— Begin RECORDS SHOWN —

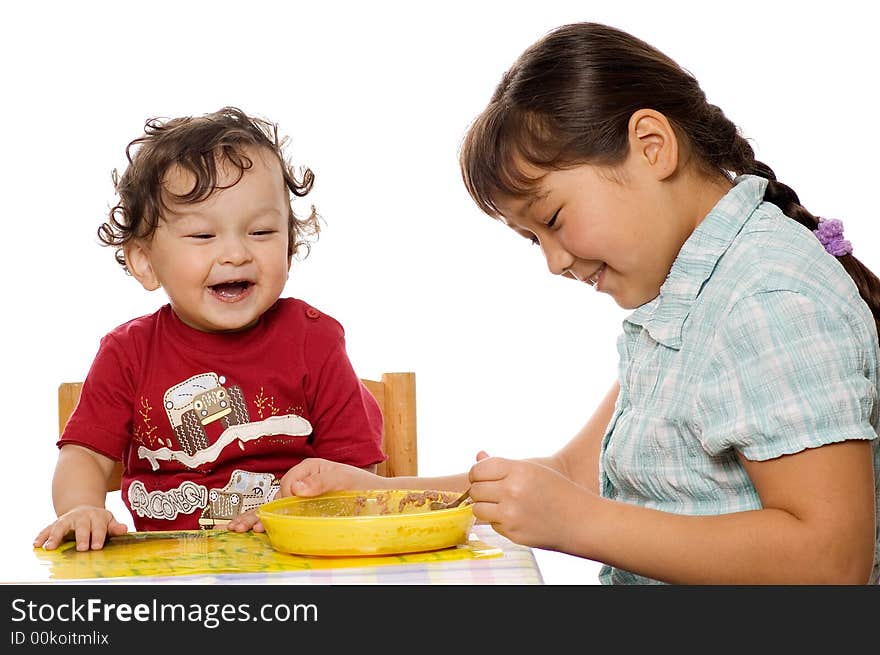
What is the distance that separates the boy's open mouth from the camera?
126 cm

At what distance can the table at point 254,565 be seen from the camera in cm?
82

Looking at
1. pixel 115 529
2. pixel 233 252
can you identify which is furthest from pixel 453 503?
pixel 233 252

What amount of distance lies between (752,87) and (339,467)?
1570 millimetres

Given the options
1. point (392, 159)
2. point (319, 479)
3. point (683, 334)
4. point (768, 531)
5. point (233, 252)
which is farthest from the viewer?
point (392, 159)

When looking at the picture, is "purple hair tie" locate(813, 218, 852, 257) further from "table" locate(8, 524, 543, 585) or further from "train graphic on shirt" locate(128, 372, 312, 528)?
"train graphic on shirt" locate(128, 372, 312, 528)

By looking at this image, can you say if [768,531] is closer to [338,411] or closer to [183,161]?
[338,411]

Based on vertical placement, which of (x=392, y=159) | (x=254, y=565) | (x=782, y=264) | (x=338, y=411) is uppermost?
(x=392, y=159)

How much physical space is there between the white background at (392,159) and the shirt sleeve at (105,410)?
3.17 ft

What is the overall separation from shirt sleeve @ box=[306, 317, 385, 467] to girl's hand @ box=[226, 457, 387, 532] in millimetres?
155

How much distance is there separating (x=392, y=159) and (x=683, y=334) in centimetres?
146

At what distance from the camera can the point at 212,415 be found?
48.8 inches

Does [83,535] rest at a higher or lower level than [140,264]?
lower
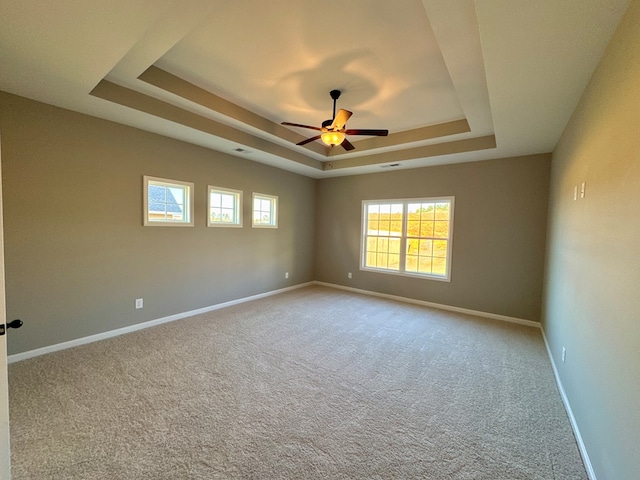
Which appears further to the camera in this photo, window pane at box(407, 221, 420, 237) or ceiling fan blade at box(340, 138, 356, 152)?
window pane at box(407, 221, 420, 237)

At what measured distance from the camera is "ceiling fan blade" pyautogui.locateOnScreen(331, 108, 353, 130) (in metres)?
2.75

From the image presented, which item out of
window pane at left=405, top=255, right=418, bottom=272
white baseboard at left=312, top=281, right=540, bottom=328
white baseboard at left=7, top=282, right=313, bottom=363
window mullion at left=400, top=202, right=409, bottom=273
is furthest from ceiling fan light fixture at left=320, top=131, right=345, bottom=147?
white baseboard at left=312, top=281, right=540, bottom=328

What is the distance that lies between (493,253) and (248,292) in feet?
14.2

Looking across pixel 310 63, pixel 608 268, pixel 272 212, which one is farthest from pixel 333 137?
pixel 272 212

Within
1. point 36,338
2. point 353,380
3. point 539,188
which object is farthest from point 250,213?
point 539,188

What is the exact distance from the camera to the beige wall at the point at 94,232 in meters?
2.73

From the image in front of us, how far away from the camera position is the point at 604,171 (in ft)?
5.71

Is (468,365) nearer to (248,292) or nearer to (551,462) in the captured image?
(551,462)

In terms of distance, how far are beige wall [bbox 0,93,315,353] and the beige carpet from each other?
48cm

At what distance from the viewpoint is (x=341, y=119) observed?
282cm

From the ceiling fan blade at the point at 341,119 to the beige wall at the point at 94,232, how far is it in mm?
2387

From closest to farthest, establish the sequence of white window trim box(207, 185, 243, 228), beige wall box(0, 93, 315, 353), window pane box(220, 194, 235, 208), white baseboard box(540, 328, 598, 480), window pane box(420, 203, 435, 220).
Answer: white baseboard box(540, 328, 598, 480) < beige wall box(0, 93, 315, 353) < white window trim box(207, 185, 243, 228) < window pane box(220, 194, 235, 208) < window pane box(420, 203, 435, 220)

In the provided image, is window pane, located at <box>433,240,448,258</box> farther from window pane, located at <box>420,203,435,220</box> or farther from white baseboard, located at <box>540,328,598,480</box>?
white baseboard, located at <box>540,328,598,480</box>

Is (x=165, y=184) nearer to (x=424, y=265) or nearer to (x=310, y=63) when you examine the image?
(x=310, y=63)
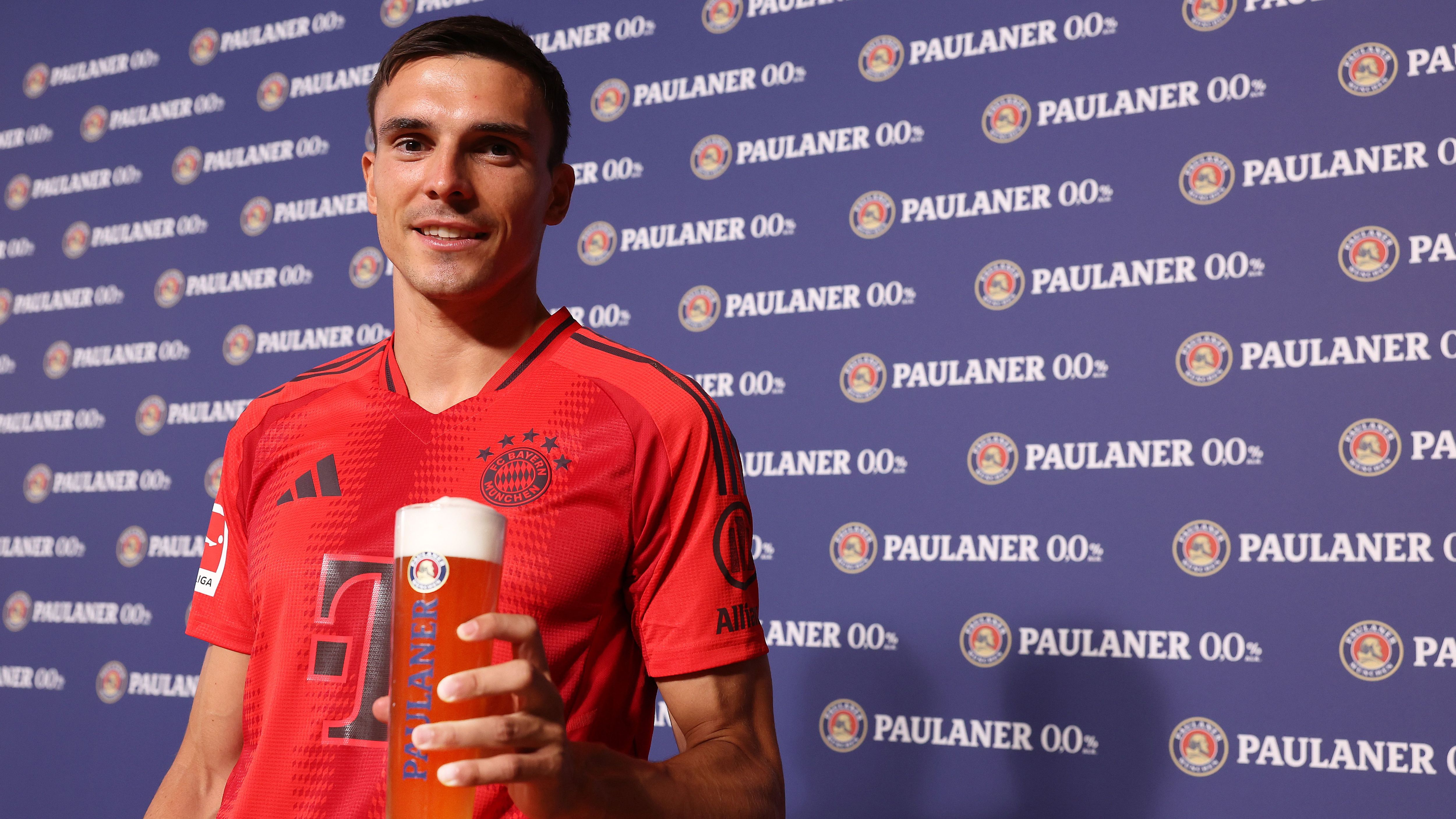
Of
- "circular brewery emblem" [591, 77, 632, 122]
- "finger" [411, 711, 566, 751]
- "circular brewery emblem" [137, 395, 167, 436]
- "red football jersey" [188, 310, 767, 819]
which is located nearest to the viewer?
"finger" [411, 711, 566, 751]

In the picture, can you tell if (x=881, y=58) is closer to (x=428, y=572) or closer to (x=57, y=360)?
(x=428, y=572)

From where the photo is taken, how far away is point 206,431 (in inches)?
99.1

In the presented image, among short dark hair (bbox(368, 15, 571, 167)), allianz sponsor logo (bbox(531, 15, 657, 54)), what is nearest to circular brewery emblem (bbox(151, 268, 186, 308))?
allianz sponsor logo (bbox(531, 15, 657, 54))

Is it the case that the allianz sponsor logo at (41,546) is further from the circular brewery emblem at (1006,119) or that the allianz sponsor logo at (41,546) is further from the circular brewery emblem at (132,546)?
the circular brewery emblem at (1006,119)

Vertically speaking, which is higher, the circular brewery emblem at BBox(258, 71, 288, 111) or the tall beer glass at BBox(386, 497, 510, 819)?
the circular brewery emblem at BBox(258, 71, 288, 111)

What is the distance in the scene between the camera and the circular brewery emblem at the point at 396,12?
252cm

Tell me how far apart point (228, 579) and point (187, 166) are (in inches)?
76.4

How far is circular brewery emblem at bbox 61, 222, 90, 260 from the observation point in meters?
2.76

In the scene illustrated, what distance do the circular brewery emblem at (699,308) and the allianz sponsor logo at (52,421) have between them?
4.96 feet

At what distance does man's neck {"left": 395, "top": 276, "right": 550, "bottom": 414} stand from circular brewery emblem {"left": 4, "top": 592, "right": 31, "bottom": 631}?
6.87ft

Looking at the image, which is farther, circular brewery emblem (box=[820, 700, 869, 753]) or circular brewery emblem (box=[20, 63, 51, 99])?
circular brewery emblem (box=[20, 63, 51, 99])

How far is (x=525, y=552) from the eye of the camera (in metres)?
0.93

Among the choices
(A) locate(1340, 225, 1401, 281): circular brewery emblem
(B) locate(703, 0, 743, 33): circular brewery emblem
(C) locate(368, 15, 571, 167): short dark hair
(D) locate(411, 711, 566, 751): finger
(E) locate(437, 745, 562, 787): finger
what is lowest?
(E) locate(437, 745, 562, 787): finger

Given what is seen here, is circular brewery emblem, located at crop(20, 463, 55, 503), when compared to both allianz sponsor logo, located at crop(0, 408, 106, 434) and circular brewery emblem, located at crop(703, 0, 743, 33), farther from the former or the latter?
circular brewery emblem, located at crop(703, 0, 743, 33)
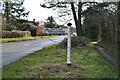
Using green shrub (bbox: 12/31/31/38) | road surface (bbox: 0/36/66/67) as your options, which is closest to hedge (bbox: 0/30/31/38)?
green shrub (bbox: 12/31/31/38)

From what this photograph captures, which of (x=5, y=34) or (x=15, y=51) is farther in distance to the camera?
(x=5, y=34)

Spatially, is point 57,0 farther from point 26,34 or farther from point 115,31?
point 26,34

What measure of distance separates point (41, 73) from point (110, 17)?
306 cm

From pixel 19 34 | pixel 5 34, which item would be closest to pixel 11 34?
pixel 5 34

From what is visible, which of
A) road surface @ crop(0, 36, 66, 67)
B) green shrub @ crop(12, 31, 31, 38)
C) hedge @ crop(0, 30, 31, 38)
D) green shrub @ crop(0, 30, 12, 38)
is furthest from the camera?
green shrub @ crop(12, 31, 31, 38)

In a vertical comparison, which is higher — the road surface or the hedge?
the hedge

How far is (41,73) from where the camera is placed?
6082 millimetres

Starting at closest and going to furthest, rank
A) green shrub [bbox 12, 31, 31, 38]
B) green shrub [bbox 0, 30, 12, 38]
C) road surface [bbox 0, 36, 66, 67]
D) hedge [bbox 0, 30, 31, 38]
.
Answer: road surface [bbox 0, 36, 66, 67]
green shrub [bbox 0, 30, 12, 38]
hedge [bbox 0, 30, 31, 38]
green shrub [bbox 12, 31, 31, 38]

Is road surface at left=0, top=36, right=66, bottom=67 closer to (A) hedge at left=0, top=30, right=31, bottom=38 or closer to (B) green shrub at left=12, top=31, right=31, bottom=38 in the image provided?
(A) hedge at left=0, top=30, right=31, bottom=38

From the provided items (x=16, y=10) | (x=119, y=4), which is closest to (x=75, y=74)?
(x=119, y=4)

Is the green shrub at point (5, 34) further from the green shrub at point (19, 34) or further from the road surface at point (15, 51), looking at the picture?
the road surface at point (15, 51)

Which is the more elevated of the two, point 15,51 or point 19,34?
point 19,34

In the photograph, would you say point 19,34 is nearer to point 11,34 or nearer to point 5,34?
point 11,34

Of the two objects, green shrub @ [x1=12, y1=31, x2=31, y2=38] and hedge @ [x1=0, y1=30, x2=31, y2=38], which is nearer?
hedge @ [x1=0, y1=30, x2=31, y2=38]
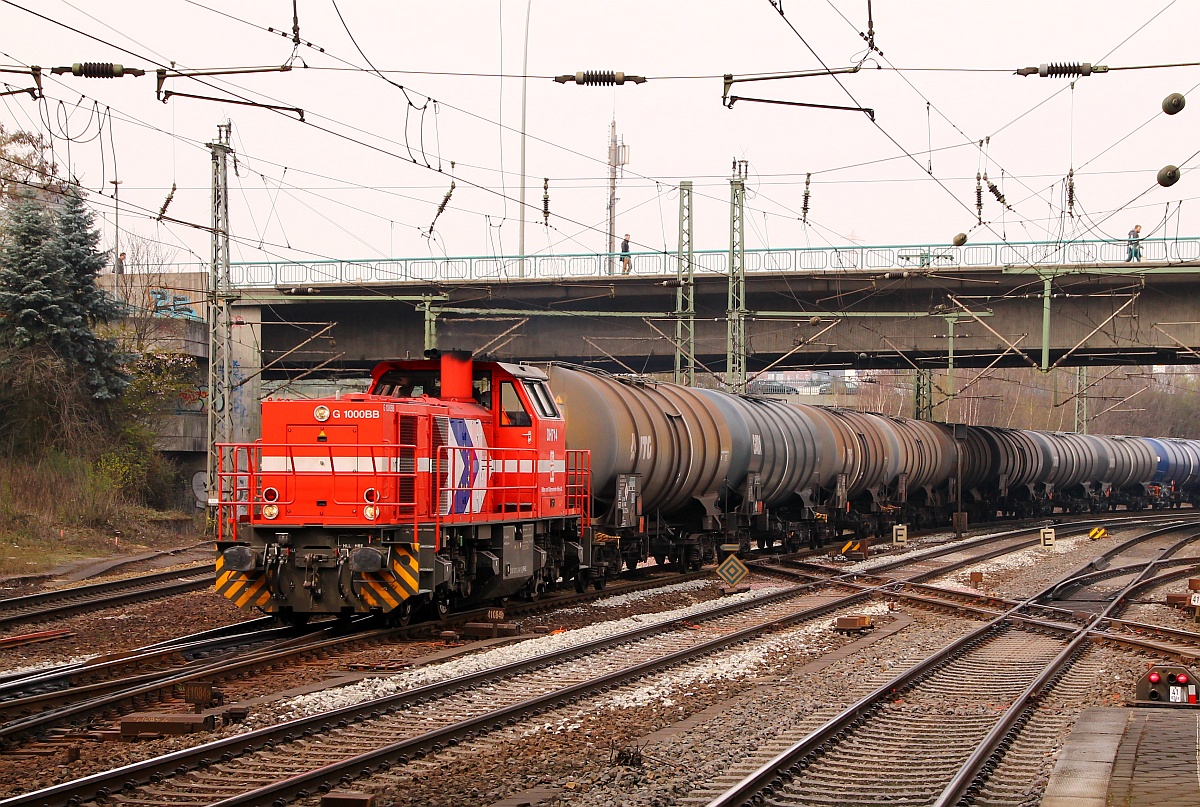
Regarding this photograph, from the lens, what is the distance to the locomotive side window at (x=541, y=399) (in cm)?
1623

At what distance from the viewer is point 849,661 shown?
1347 cm

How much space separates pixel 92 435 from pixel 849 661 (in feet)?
76.2

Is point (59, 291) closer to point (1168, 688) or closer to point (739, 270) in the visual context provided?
point (739, 270)

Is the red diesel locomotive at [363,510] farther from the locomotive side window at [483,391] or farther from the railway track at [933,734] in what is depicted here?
the railway track at [933,734]

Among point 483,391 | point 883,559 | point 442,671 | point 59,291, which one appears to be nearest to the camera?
point 442,671

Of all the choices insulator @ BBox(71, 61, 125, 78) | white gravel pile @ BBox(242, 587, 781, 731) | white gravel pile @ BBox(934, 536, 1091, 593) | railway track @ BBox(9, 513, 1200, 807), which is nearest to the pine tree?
insulator @ BBox(71, 61, 125, 78)

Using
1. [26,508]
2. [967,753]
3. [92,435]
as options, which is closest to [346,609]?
[967,753]

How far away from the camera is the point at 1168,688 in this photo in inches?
419

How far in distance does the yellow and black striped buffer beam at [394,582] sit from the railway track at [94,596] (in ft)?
16.5

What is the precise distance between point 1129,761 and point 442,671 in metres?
6.13

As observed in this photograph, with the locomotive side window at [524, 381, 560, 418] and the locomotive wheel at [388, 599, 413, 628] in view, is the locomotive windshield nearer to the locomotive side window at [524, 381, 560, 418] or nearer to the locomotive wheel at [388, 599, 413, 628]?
the locomotive side window at [524, 381, 560, 418]

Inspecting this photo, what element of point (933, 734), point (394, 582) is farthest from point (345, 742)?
Result: point (933, 734)

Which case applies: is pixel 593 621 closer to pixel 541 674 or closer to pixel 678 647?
pixel 678 647

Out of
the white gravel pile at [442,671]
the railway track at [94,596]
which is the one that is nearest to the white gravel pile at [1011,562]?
the white gravel pile at [442,671]
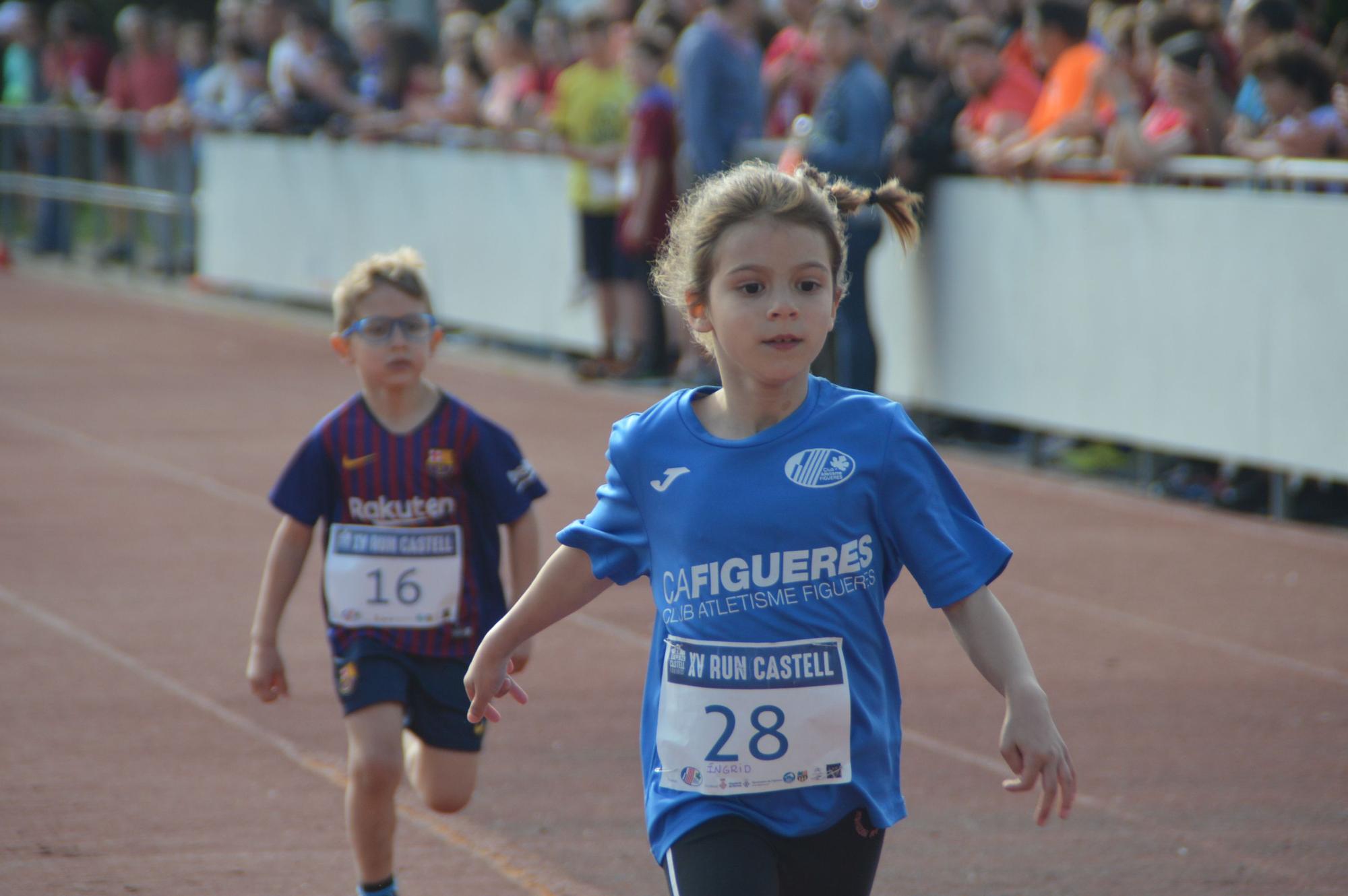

— End RECORDS SHOWN —

SHORT EXERCISE: Rewrite the lines from the one containing "At what distance from the viewer" up to and including the last line, changing "camera" to "lens" and keeping everything else the same. Leave out the pictures.

OUTPUT FOR THIS TASK:
At what distance from the viewer is point 849,661 shown?
1347 cm

How much space separates pixel 92 435 from pixel 849 661 (in feet)?
76.2

Is point (59, 291) closer to point (1168, 688) or closer to point (739, 270) in the visual context provided?
point (739, 270)

Is the red diesel locomotive at [363,510] farther from the locomotive side window at [483,391] or farther from the railway track at [933,734] in what is depicted here?
the railway track at [933,734]

Among point 483,391 | point 883,559 | point 442,671 | point 59,291, which one appears to be nearest to the lens?
point 442,671

Of all the choices insulator @ BBox(71, 61, 125, 78) | white gravel pile @ BBox(242, 587, 781, 731) | white gravel pile @ BBox(934, 536, 1091, 593) | railway track @ BBox(9, 513, 1200, 807), which is nearest to the pine tree?
insulator @ BBox(71, 61, 125, 78)

Using
1. [26,508]
2. [967,753]
3. [92,435]
as options, which is closest to [346,609]?
[967,753]

How far away from the lens is the point at 1168,688 in this photo in inches?
419

How far in distance does the yellow and black striped buffer beam at [394,582] sit from the railway track at [94,596] (in ft)?
16.5

What is the precise distance between point 1129,761 and point 442,671 in metres?
6.13

As observed in this photograph, with the locomotive side window at [524, 381, 560, 418] and the locomotive wheel at [388, 599, 413, 628] in view, is the locomotive windshield nearer to the locomotive side window at [524, 381, 560, 418] or nearer to the locomotive wheel at [388, 599, 413, 628]?
the locomotive side window at [524, 381, 560, 418]

Inspecting this photo, what element of point (933, 734), point (394, 582) is farthest from point (345, 742)?
Result: point (933, 734)

Which case applies: is pixel 593 621 closer to pixel 541 674 or closer to pixel 678 647?
pixel 678 647

Out of
the white gravel pile at [442,671]
the railway track at [94,596]
which is the one that is nearest to the white gravel pile at [1011,562]?
the white gravel pile at [442,671]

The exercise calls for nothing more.